Wisdom of the Ages: M. B. Cockrill (1897)
Rev. M. B. Cockrill wrote in “The Pentecost Herald” on Wednesday, August 11, 1897:
- When a camp-meeting ceases to save souls it ought to cease to exist.
- A white necktie and spotless shirt front don’t prove that the owner has a pure heart.
- There is a negative and a positive side to Christianity. The positive is what we must do, the negative what we must not do.
- Someone has called attention to the fact that the word “blessed” begins both the Psalms and the Sermon on the Mount.
- If a man is not bearing a clear, ringing testimony to entire sanctification, it is because he is not clearly in the experience.
- A Christian has no right to stand in the way of sinners – no, not so much as by a look or word or act, much less by the whole trend of his life.
- Every Christian whose life is not strictly exemplary, is hindering some one from coming to Christ. A blustering testimony and active work in church matters cannot atone for a slack life.
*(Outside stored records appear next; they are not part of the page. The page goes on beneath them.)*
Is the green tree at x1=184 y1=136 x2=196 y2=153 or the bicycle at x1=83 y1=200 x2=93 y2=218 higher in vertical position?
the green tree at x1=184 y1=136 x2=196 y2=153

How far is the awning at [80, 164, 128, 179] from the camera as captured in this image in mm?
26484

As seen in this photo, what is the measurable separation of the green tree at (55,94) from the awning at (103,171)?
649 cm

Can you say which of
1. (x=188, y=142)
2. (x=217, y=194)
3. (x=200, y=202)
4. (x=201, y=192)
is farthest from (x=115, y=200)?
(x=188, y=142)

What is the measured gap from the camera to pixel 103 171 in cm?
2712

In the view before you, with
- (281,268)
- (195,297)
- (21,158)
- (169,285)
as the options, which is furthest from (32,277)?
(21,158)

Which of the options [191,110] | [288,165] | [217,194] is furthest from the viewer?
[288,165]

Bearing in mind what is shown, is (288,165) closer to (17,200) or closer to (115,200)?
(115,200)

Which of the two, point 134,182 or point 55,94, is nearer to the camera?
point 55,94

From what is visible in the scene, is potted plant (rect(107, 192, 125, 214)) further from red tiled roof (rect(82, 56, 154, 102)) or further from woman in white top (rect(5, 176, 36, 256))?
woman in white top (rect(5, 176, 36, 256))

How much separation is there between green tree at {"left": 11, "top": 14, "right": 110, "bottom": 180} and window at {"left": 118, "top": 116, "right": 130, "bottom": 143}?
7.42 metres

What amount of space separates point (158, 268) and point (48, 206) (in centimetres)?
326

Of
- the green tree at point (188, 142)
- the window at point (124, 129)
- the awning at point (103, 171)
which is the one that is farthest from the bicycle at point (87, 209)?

- Wailing in the counsel of the ungodly is positively forbidden in the Word of God. We cannot take the world’s advice, nor can we observe its maxims in business, society or elsewhere, without sin.
- You only swear occasionally, or occasionally smoke a cigar, or occasionally break the Sabbath, or occasionally back-bite your neighbor – it is often the occasional deeds which show most surely the real life.